La seconde moitié des années 1950 marque un tournant : la règle des 2 gallons est abrogée en 1955 ; en 1957, une commission parlementaire bipartisane propose de ne plus refuser systématiquement l’octroi d’une licence de détaillant à une vinerie ; en 1959, les restaurants sont autorisés à proposer du vin à leurs clients. L’année 1958 est en outre marquée des restrictions à l’import et une hausse des taxes sur les bières et les spiritueux (Workman, 1993). L’effet est immédiat : entre 1957 et 1964, le nombre de wine shops sur l’archipel passe de 136 à 250, la plupart adossés à une vinerie (Scott, 1964). La consommation par tête double également, atteignant 3,08 litres par habitant en 1965. L’ouverture de nouveaux circuits de commercialisation, combinée à un changement des modes de consommation offre des perspectives de croissance ; pourtant, les ressources sur lesquelles reconstruire une industrie sont minces. En 1960, il ne subsiste que 500 ha de vignes dans le pays ; en outre, la reconstruction du vignoble commercial s’est faite pour l'essentiel sur la base d’hybrides peu qualitatifs (albany surprise, baco 22A, seibel 5433, 5455, etc.), et de cépages productifs comme le chasselas et le palomino.

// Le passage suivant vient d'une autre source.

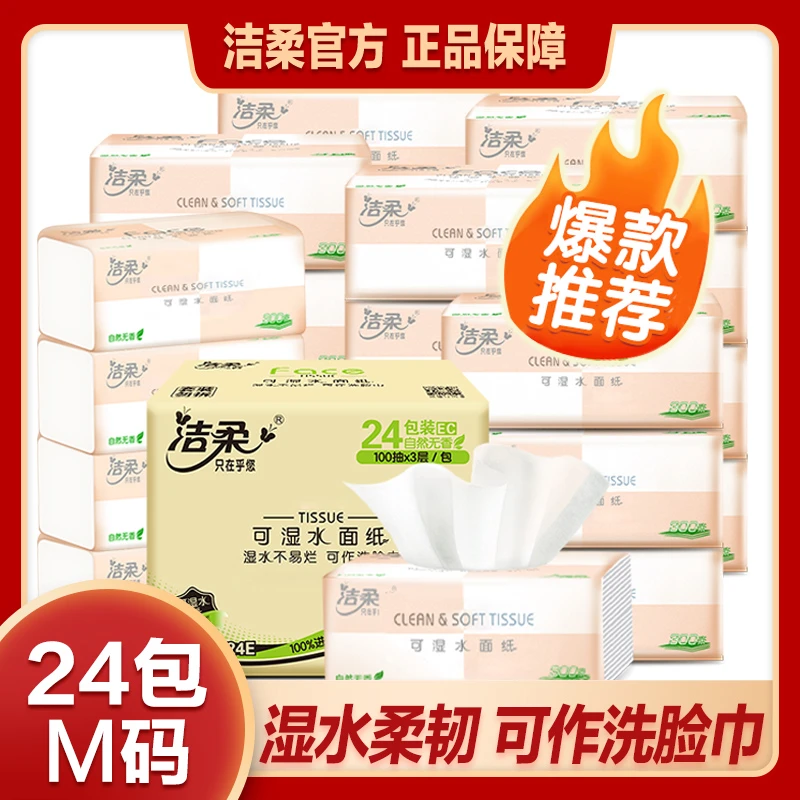 【热销爆款】洁柔100抽24包可湿水抽纸面巾纸家用餐巾三层纸整箱sc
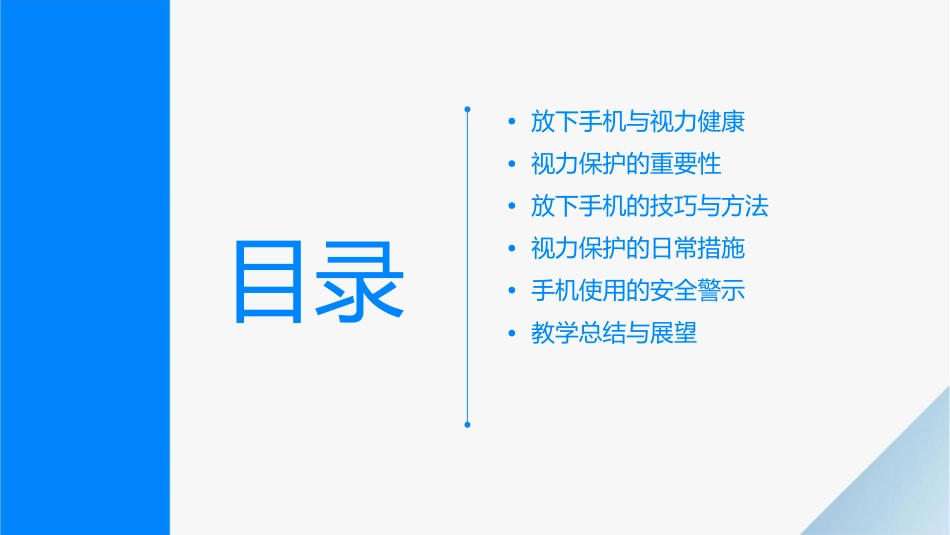 放下手机保护视力教学课件_第2页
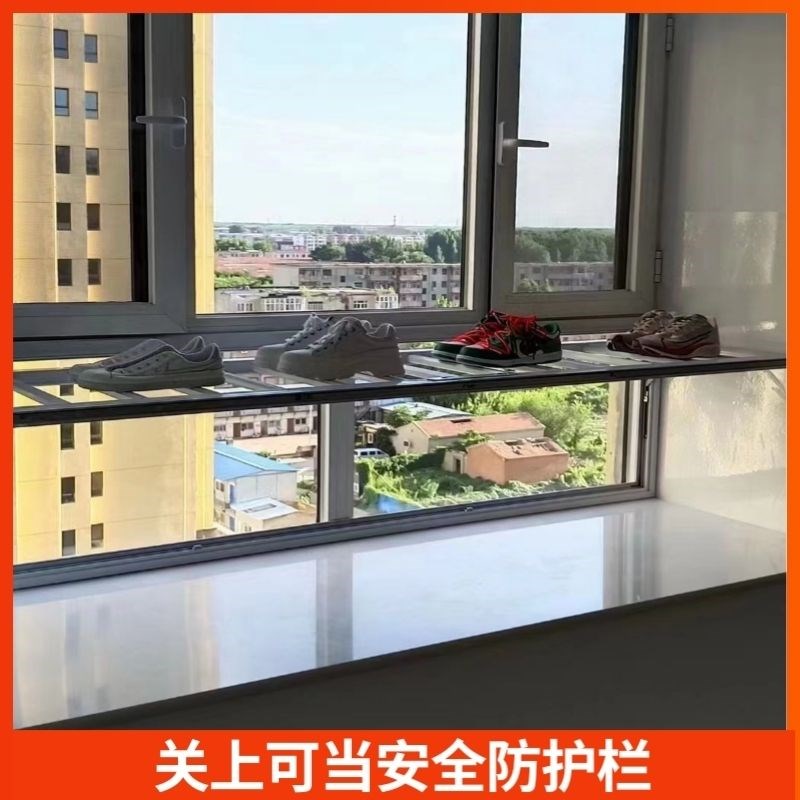 阳台扩展架多功能折叠晾衣架护栏儿童防护栏窗户防护栏养花置物架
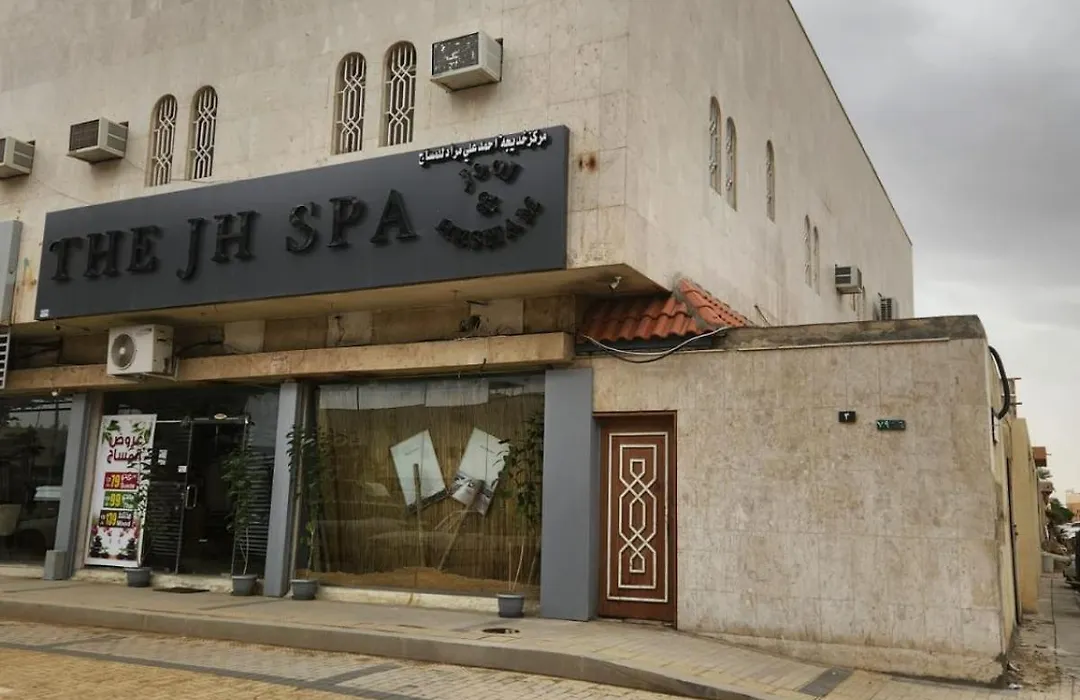 رهف ريزيدنس Rahaf Smart Residence-1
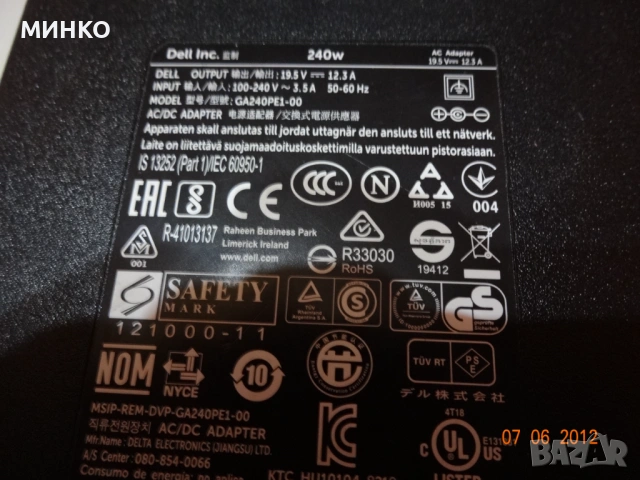 Докинг станции  Dell Thunderbolt  TB16 K16A ,K17A WD15, снимка 12 - Кабели и адаптери - 53572028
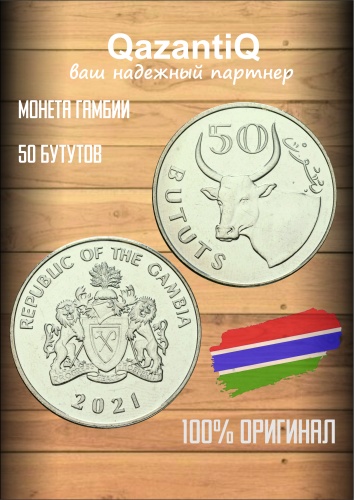 Монета сувенирная 50 бутутов Гамбия 1 шт
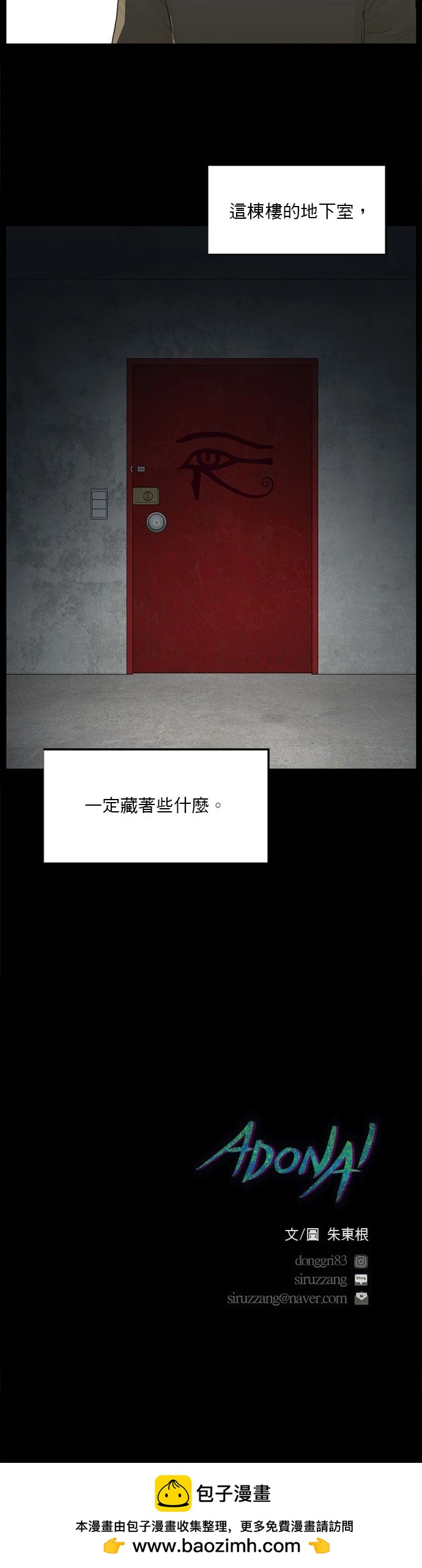 第137话17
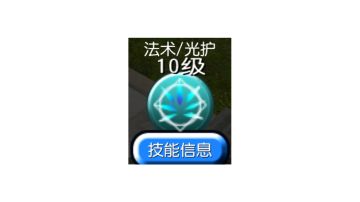 法术/光护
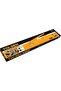 90 Degree Bent Nose Pipe Grip Tool 1 Inch Adjustable Jaw - 5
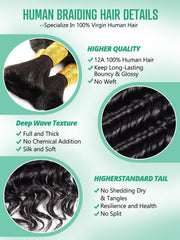 LIREN bundles laid flat showing 18-inch length and lightweight feel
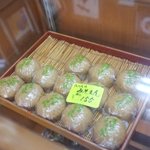 岡田屋 - ちゃまんじゅう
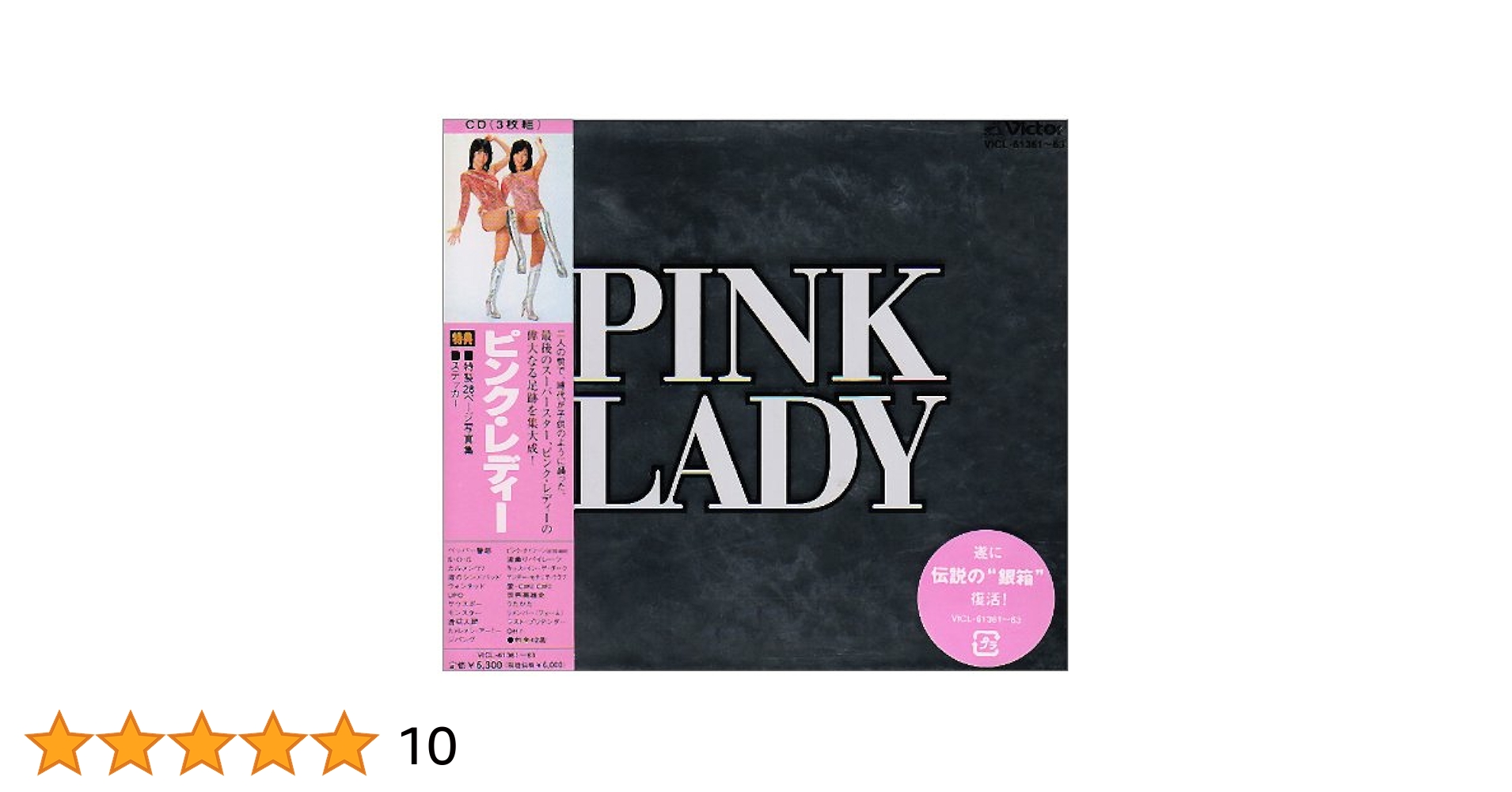 Victor - 【美品・シュリンク残し・完全品】ピンク・レディー PINK LADY（銀箱）CD Amazon.co.jp: PINK LADY: ミュージック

Les vins produits sont généralement des vins fortifiés dans le style de la péninsule ibérique, des port et des sherry. En 1962, ils représentent 88 % de la production nationale. Une enquête de 1960 n’enregistre que 3 hectares de chardonnay et 6 de cabernet sauvignon (Moran, 2000).

L'industrie se compose d'une part de très petites entreprises artisanales à main d’œuvre

familiale d'origine majoritairement dalmatienne (BABITCH, MAZURAN, KUMEU RIVER, etc.),

installées dans la banlieue ouest d’Auckland, d'autre part d’entreprises moyennes avec du personnel salarié, d’origine souvent anglo-saxonne, installées à Hawkes Bay. Par ailleurs,

trois firmes à capitaux australiens (MCWILLIAMS, COOKS et PENFOLDS) sont entrées dans

l'industrie entre 1946 et 1969 et sont rapidement devenues les leaders en termes de parts de marché. Ces entreprises, petites et moyennes, sont verticalement intégrées dans la production de raisins ; ainsi, en 1960, les récoltants ne comptent que pour 4 % des approvisionnements des compagnies (Workman, 1993).